Department of Second Dental Center, Ninth People's Hospital Affiliated with Shanghai Jiao Tong University, School of Medicine, Shanghai Key Laboratory of Stomatology, National Clinical Research Center of Stomatology, Shanghai, China.
Ninth People's Hospital, Shanghai Jiao Tong University School of Medicine, Shanghai, 200011, China.
Nat Commun. 2023 Feb 11;14(1):767. doi: 10.1038/s41467-023-36367-6.
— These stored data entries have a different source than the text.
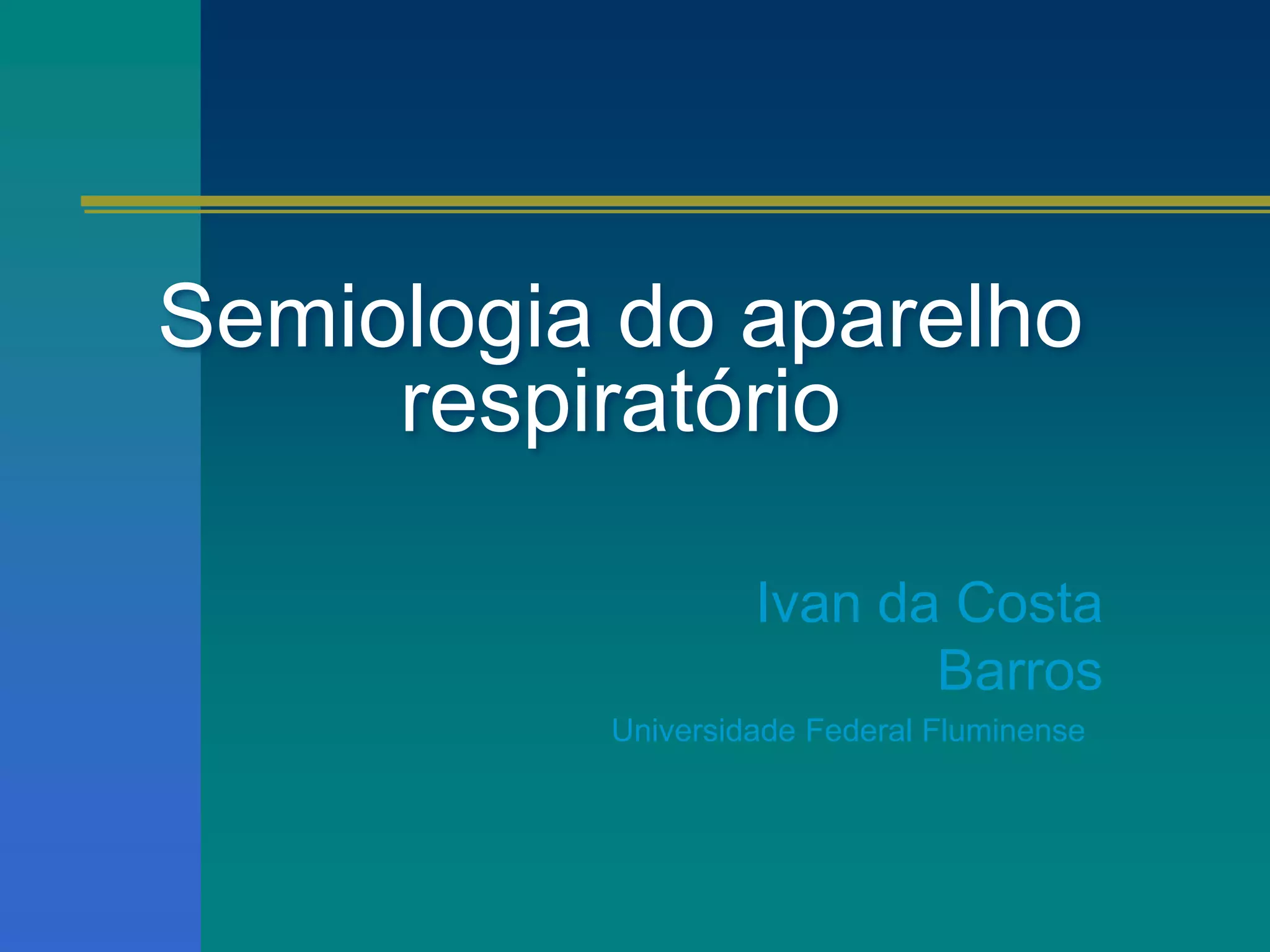 Semiologia do aparelho respiratório

Ivan da Costa Barros

Universidade Federal Fluminense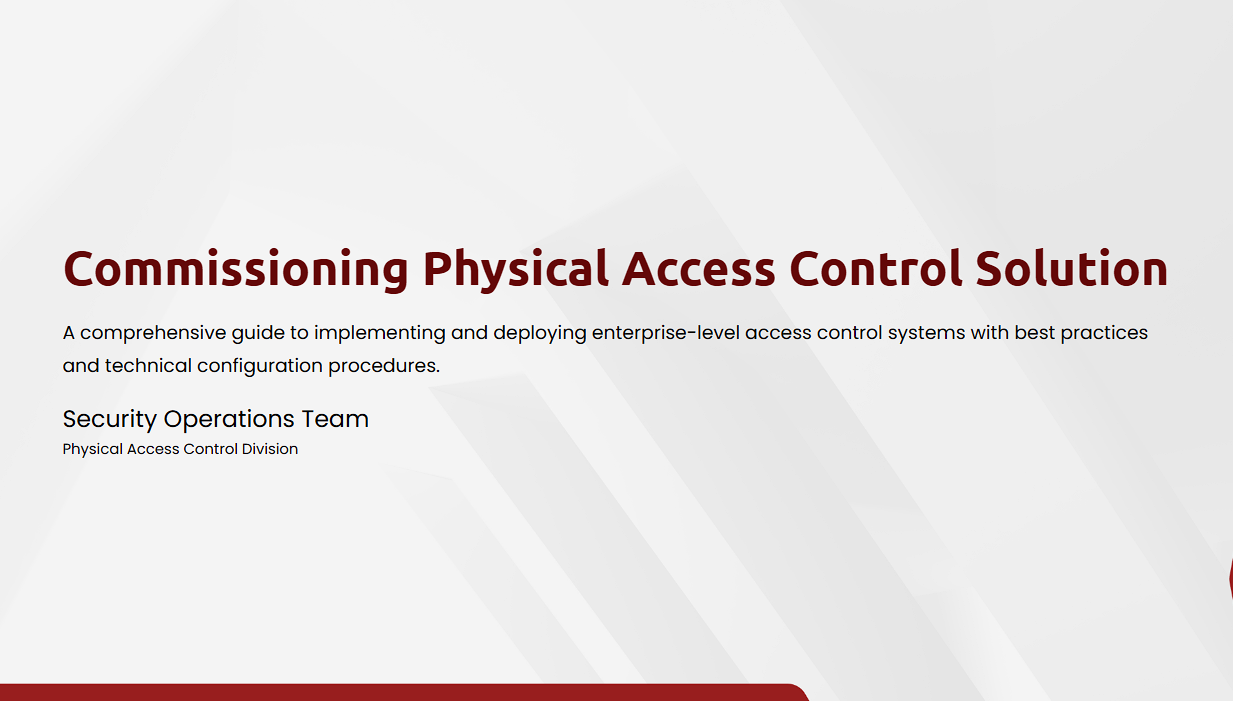 Commissioning Physical Access Control Solution

A comprehensive guide to implementing and deploying enterprise-level access control systems with best practices and technical configuration procedures.

Security Operations Team
Physical Access Control Division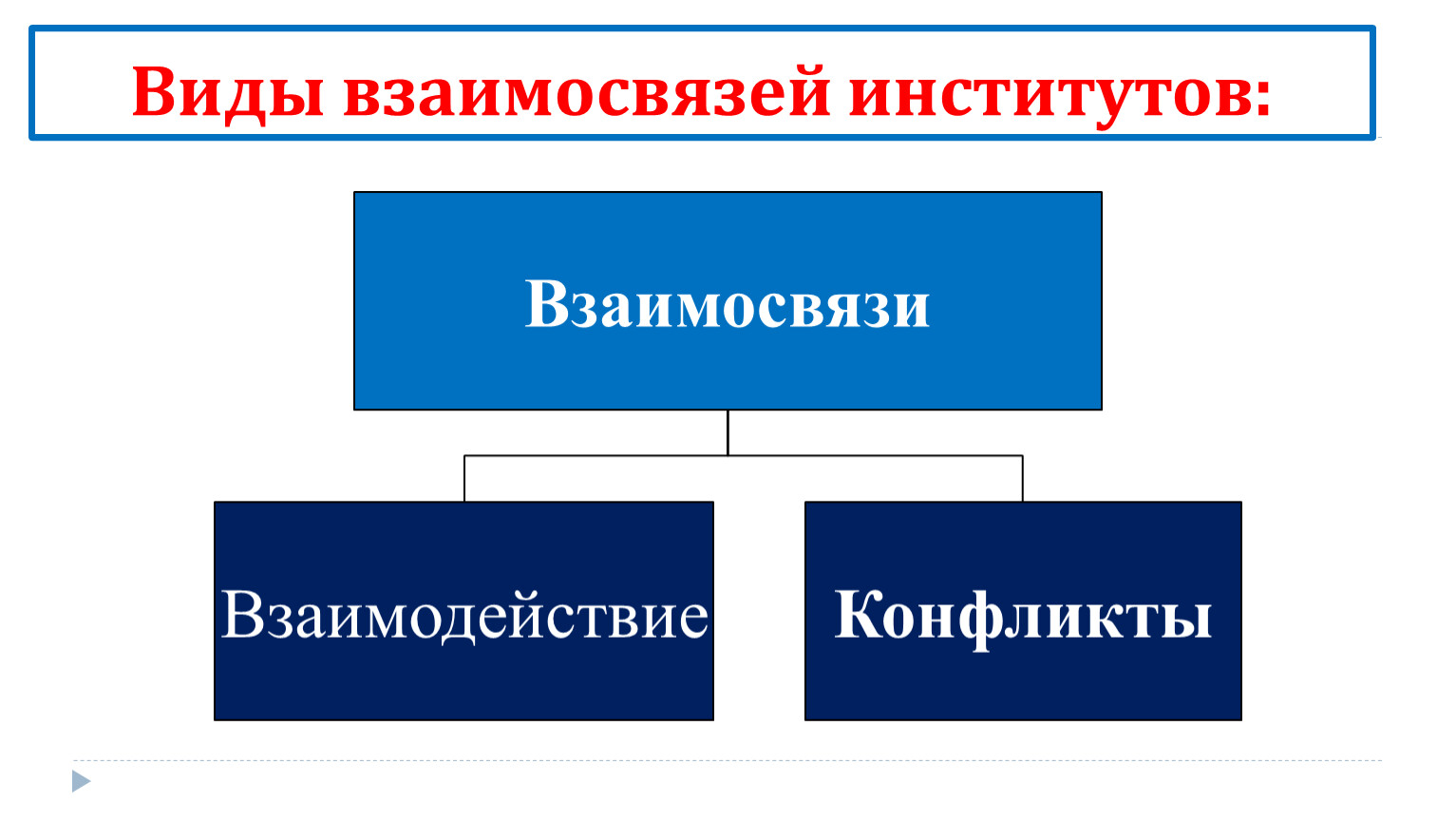 Виды взаимосвязей институтов:

Взаимосвязи

Взаимодействие

Конфликты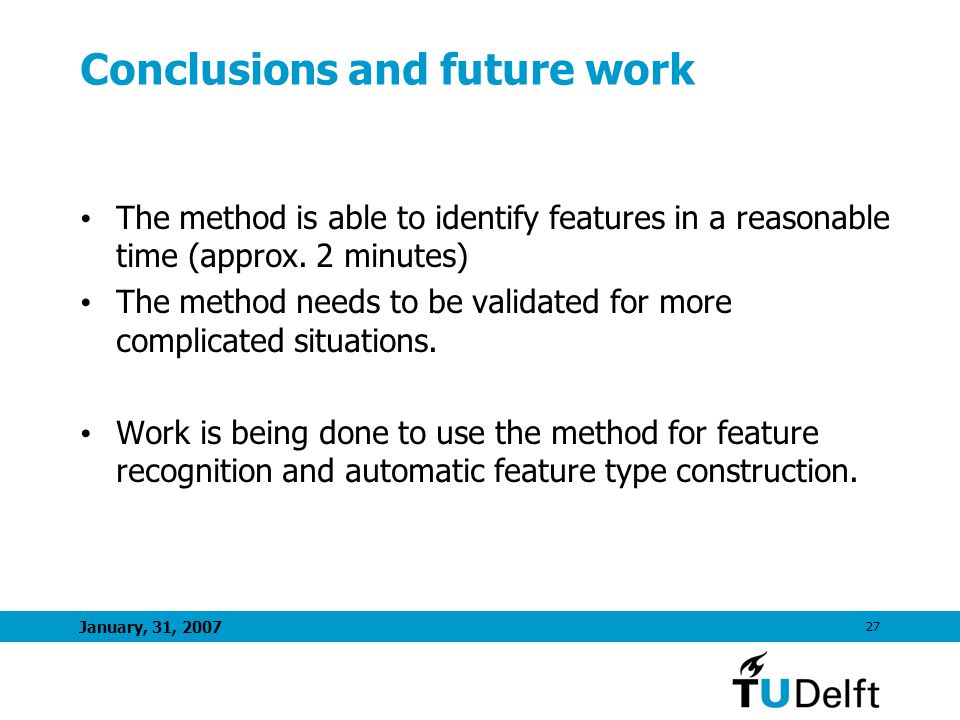 Conclusions and future work

• The method is able to identify features in a reasonable time (approx. 2 minutes)
• The method needs to be validated for more complicated situations.

• Work is being done to use the method for feature recognition and automatic feature type construction.

January, 31, 2007

27

TUDelft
EDA is a tumor necrosis factor (TNF) family member, which functions together with its cognate receptor EDAR during ectodermal organ development. Mutations of EDA have long been known to cause X-linked hypohidrotic dysplasia in humans characterized by primary defects in teeth, hair and sweat glands. However, the structural information of EDA interaction with EDAR is lacking and the pathogenic mechanism of EDA variants is poorly understood. Here, we report the crystal structure of EDA C-terminal TNF homology domain bound to the N-terminal cysteine-rich domains of EDAR. Together with biochemical, cellular and mouse genetic studies, we show that different EDA mutations lead to varying degrees of ectodermal developmental defects in mice, which is consistent with the clinical observations on human patients. Our work extends the understanding of the EDA signaling mechanism, and provides important insights into the molecular pathogenesis of disease-causing EDA variants.
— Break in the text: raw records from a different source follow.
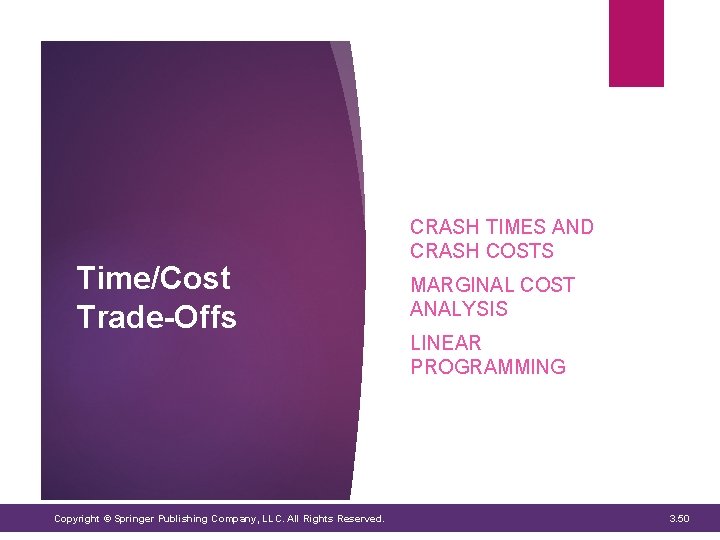 Time/Cost Trade-Offs

CRASH TIMES AND CRASH COSTS

MARGINAL COST ANALYSIS

LINEAR PROGRAMMING

Copyright © Springer Publishing Company, LLC. All Rights Reserved.

3.50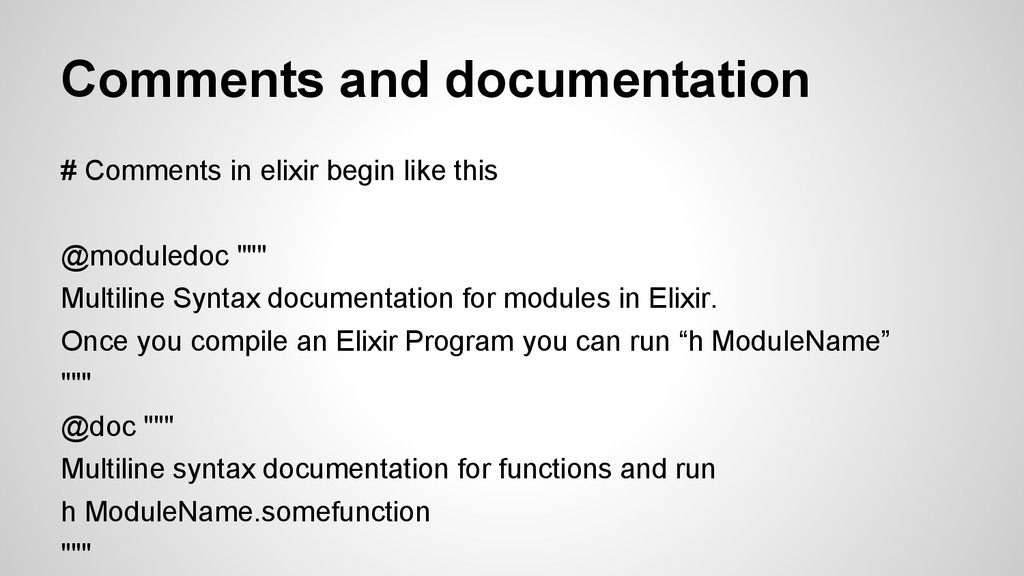 Comments and documentation

# Comments in elixir begin like this

@moduledoc """
Multiline Syntax documentation for modules in Elixir.
Once you compile an Elixir Program you can run “h ModuleName”
"""
@doc """
Multiline syntax documentation for functions and run
h ModuleName.somefunction
"""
EDA 是肿瘤坏死因子(TNF)家族的一员,它与同源受体 EDAR 在外胚层器官发育过程中共同发挥作用。EDA 的突变早已被认为是导致人类 X 连锁少汗性外胚层发育不良的原因,其特征是牙齿、头发和汗腺的主要缺陷。然而,EDA 与 EDAR 相互作用的结构信息尚不清楚,EDA 变异体的致病机制也知之甚少。在这里,我们报告了 EDA C 端 TNF 同源结构域与 EDAR N 端富含半胱氨酸结构域结合的晶体结构。通过生化、细胞和小鼠遗传学研究,我们表明不同的 EDA 突变导致小鼠的外胚层发育缺陷程度不同,这与人类患者的临床观察一致。我们的工作扩展了对 EDA 信号机制的理解,并为疾病相关 EDA 变异体的分子发病机制提供了重要的见解。